::: PASSAGE FOR REVIEW :::

Published Work

Berlin is a bitch and then you marry

A friend invited me to talk about my experience living in Berlin for Dieverpeilte Magazine. The image accompanies the original article and belongs to Dieverpeilte.

This is the original text from the one published in German in Dieverpeilte here on January 2021.

Randomly and for many years, I had on my wall in Bogotá a postcard with Nefertiti, the TV Tower and the Parthenon that said “Berlin is a bitch, and then you marry”. Little did I know how years later the postcard would make sense as I saw my life tremendously transformed by my decision to move to Germany.

Berlin was a complete bitch on my first day here. I arrived hungover and jet lagged, a couple of hours before my check in, at the airbnb I had rented for one week, which I naively thought would be enough time for finding a permanent room. Hours passed and my host didn’t reply to my texts and when I called her, a man picked up saying that he was in Chile and had no idea what I was talking about. It was way too early in Colombia to call my family but not early enough to start wondering if I had make a huge mistake. 

On top of this, I had my first U-Bahn fine for what it felt like a tiny fortune. 5 hours in Berlin, 60 euros less and homeless were the starting points of my life here. But to be fair, another starting point was the help of people from back home that connected me with other people here. That way I managed to find a hotel and two nights later, a place for three weeks. Eventually I found what I though would be my permanent home, and then a couple more that followed. 

Berlin started to show a better face when Uni started. I was going to study for 2 years with a very diverse group of people that had close to none life experiences similar to mines. That made getting to know them exciting, opening my mind to completely different visions of life. The classes were interesting and in the first semester I had a lot of free time because most of the work was done during class time. Back home I was always surrounded by people, regardless of if it were my workmates or friends that were one call away. This distracted me from being with myself and having to figure out who I was when nobody else was there. 

The solitude of arriving to a new continent in which you don’t know anybody and where you don’t understand the language, is profound. While in the process of meeting people, and with the free time that Uni was leaving me, I also got the space for being a lot with myself, having conversations and asking questions like I never did before.

I remember the first semester as the adaptation time. My complete ignorance of the German language reinforced the feeling that I was a newborn learning how to live from scratch. Time passed, friendships were made, some clubs were visited and then I wanted to stop adapting and start living fully and making Berlin feel like home. When I felt ready to go out and conquer the city, COVID decided it was not the time for it. 

I thought about putting Uni on hold and going back home while the pandemic passed, because half of my desire of living in Europe was studying but the other half was being able to travel. My parents suggested that I stay because nobody knew how long the crisis will last and how much coming back would put my life on hold. They were right. Staying and living through the pandemic was the time that I recalled as being the happiest here. The questions that Berlin raised about my relationship with myself started being answered during the first quarantine. Online Uni was extremely challenging, which was also exhilarating, so my quarantine was very productive and busy. 

I’m not sure if it was Berlin or life which decided to be a bitch, but when I was feeling my happiest and fullest, starting my first summer in the city, my father suddenly died and that shake the foundations of the world as it knew it. Death came in so unexpectedly and abruptly that it stole all sense from life. It wasn’t Berlin’s fault but it’s hard to separate the absence of my father from me being here. I feel that I carry around dark feeling towards everything, including the city. 

I now have things that I longed for a while: a stable relationship with a person that makes me feel at home anywhere, a nice group of friends that care for me, a more connected relationship with myself and the feeling that many possibilities are opening in my path. But grief is a hard monster to fight and sadness can become overwhelming. Maybe now Berlin will be softer with me and we will fall in love at the same time that I heal my broken heart. Maybe, after all, we will marry. Ask me later.

::: PROVIDED RECORDS :::

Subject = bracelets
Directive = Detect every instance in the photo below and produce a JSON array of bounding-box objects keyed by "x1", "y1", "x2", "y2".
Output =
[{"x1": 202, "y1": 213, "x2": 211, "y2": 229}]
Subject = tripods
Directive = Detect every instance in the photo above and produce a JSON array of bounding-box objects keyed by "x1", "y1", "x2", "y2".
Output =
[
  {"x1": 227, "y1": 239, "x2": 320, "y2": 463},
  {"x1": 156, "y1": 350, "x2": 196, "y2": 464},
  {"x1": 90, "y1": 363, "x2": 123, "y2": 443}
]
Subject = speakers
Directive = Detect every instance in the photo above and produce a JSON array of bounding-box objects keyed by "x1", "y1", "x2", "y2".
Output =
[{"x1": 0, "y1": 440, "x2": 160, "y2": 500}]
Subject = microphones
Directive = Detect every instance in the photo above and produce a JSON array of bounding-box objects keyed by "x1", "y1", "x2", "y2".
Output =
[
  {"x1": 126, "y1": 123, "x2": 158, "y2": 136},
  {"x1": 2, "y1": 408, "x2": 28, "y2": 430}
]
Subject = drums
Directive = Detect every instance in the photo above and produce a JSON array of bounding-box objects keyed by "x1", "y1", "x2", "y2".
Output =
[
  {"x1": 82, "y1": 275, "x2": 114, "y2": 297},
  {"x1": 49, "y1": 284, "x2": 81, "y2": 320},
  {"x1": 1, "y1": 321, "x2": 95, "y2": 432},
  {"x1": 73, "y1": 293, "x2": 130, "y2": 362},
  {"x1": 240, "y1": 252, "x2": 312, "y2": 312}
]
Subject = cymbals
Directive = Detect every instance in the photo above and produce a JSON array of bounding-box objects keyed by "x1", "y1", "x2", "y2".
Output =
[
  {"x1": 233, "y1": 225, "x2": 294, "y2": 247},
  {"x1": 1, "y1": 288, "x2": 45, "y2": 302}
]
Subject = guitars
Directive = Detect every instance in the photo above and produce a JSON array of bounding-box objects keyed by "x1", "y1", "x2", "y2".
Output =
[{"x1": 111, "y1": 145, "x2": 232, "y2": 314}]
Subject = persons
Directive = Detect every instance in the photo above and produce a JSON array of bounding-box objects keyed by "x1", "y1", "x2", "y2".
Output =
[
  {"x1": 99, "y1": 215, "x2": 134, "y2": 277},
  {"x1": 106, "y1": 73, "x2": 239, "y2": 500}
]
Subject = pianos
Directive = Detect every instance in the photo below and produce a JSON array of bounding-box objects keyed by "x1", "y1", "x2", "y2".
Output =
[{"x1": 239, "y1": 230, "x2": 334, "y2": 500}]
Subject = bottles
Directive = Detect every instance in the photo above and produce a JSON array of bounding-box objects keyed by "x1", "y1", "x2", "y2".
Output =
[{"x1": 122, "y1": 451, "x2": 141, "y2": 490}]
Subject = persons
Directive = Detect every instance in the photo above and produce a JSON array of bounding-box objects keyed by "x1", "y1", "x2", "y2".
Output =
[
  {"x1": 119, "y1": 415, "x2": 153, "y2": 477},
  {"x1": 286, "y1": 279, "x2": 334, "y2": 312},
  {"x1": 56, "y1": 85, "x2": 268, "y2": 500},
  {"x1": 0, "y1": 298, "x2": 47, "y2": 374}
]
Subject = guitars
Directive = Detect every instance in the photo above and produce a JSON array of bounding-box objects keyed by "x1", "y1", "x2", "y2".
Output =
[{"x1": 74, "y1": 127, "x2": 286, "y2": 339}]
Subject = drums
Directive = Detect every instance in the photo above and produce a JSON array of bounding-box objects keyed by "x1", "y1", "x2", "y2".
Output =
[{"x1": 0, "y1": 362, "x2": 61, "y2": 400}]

:::

- TASK BRIEF:
Answer these questions about the essay on living in Berlin:
(a) How much money was the writer down after five hours in Berlin?
(b) For how long was the writer going to study?
(c) Who suggested that the writer stay in Berlin during the pandemic?

- RESPONSE FOR THIS EXERCISE:
(a) 60 euros
(b) 2 years
(c) The writer's parents